Probably I’m still yearning to live inside the lovely, fragile bubble of my four weeks in Vermont. But the other day, as I was driving down the street in the late afternoon light, my radio tuned to NPR, something happened.  The report was about Malala, the young Pakistani girl nearly killed by the the Taliban, and about the  choice of Mullah Fazlullah, who ordered the attack, as the Taliban’s new leader. This is bad news indeed, and what it means for the future was being anlayzed within an inch of its life. I tried to listen, the way I always do, but that afternoon something inside me turned.
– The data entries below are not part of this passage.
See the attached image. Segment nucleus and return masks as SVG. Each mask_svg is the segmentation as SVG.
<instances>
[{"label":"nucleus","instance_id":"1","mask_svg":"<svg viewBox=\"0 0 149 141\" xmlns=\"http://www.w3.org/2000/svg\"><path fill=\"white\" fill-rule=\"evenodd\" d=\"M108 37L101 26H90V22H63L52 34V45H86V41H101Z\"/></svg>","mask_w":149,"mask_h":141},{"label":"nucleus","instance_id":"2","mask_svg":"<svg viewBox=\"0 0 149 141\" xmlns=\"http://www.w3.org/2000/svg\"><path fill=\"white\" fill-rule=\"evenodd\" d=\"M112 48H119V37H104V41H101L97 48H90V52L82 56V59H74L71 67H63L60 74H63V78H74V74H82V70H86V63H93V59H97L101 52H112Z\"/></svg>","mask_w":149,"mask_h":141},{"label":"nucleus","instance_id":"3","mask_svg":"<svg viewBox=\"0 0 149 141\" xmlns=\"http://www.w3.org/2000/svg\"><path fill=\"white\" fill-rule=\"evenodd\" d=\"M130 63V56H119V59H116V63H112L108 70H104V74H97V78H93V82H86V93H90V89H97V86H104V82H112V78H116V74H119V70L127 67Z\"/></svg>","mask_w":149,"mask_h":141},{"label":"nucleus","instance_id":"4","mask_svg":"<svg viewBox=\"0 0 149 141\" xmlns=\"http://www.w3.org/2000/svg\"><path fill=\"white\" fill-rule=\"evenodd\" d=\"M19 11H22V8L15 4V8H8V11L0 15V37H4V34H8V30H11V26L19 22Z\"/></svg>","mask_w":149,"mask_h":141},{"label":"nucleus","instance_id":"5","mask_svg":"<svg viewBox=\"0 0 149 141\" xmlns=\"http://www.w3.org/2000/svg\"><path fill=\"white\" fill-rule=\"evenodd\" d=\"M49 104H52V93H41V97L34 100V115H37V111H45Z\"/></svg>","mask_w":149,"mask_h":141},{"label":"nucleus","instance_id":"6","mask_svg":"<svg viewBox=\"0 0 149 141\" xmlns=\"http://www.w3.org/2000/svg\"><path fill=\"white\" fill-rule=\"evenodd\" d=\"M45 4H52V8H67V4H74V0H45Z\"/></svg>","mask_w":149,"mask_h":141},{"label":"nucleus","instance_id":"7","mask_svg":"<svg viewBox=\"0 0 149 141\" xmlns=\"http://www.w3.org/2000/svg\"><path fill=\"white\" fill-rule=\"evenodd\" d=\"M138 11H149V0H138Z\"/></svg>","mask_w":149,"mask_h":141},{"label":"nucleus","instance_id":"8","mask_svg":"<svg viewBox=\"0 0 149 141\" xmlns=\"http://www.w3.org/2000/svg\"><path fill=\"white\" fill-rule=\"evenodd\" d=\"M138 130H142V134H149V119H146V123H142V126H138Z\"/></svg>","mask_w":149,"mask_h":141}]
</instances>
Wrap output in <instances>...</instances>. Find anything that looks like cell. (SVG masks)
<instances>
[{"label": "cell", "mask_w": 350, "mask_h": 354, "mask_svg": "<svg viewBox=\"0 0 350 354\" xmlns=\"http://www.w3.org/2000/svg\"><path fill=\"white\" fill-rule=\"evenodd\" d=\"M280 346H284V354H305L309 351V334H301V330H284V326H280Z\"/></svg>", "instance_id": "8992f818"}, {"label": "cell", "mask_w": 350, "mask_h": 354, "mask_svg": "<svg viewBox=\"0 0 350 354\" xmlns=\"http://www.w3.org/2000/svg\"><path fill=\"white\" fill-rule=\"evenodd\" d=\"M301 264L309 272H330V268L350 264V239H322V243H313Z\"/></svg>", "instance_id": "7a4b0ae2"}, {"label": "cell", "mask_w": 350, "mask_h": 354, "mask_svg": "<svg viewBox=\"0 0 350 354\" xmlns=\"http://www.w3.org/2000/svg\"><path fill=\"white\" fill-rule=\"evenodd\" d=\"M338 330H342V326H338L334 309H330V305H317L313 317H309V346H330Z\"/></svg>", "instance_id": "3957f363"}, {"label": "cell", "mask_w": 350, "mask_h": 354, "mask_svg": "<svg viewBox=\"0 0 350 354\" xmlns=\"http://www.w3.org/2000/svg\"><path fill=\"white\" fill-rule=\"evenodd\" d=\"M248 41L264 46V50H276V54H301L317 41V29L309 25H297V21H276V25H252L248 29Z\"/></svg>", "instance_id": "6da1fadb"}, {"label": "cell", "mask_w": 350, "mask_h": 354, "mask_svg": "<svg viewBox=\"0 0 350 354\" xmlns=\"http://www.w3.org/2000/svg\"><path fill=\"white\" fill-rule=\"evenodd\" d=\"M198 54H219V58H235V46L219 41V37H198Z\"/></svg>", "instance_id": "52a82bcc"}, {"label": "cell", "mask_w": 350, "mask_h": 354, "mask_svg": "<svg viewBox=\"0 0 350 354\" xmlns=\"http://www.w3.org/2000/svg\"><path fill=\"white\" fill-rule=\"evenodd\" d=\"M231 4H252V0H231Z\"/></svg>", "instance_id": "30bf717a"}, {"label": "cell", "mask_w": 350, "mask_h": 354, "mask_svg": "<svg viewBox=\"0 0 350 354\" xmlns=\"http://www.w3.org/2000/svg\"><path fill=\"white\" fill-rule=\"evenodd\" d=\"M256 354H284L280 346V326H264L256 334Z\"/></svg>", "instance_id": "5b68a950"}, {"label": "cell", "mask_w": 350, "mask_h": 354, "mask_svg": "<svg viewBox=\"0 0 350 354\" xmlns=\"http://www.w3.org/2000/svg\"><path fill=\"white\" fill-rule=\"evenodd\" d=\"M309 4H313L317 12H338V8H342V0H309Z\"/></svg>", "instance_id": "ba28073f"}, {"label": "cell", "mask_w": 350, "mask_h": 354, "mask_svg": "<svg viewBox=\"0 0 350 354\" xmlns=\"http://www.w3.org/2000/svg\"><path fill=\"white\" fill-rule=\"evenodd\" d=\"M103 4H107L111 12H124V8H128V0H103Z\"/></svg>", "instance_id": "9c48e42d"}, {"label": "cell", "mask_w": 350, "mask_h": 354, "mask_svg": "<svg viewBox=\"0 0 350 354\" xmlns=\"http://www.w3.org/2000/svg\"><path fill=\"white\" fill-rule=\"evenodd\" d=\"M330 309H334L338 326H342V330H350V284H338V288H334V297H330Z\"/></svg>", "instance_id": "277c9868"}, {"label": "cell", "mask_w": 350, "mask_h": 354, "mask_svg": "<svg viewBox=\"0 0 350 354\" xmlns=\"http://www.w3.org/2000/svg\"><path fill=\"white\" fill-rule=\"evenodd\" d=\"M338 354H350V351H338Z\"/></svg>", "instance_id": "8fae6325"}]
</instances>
I heard myself say, “No,” out loud, and  I snapped off the radio.

And then I just drove, slowly, looking out the car window at all the things to which I could say “Yes.”  Yes to the children walking home from middle school, jostling in loud, silly packs, or trudging alone. Yes to the small stocky girl who broke into her own private, spinning, finger-popping dance on the sidewalk. Yes to the  streak of black cat in the golden leaves, Yes to the child’s tiara, a souvenir of Halloween, hanging from the crook of a little tree, Yes to the signs for our school levy, Yes to the flock of fat robins resting in a crab apple tree, Yes to the little girl in a Superman cape, yes yes yes to all the goodness and hope and illogical exuberance that make up  the  texture of life. just as surely as grief and loss and treachery.

In the fat folder of notes I have for my next novel, there’s an old newspaper clipping about how, despite our natural optimism, it’s easier for us humans to recall past bad emotional events than good ones. Probably there’s some evolutionary logic to that, and it’s also pretty interesting from a literary perspective–a single act of lying, for example, can destroy a person’s reputation.

But if it’s true that the bad is stronger than the good–why do we persist in believing the opposite? Why are we always striving to deny it, to right it? There must be some survival instinct at work there, too. And if it’s true, it means our tired old world needs a lot more good than bad.

By the time I got home I was saying it out loud. “Yes, yes, yes.” A small word, a small voice, a small dent in the darkness.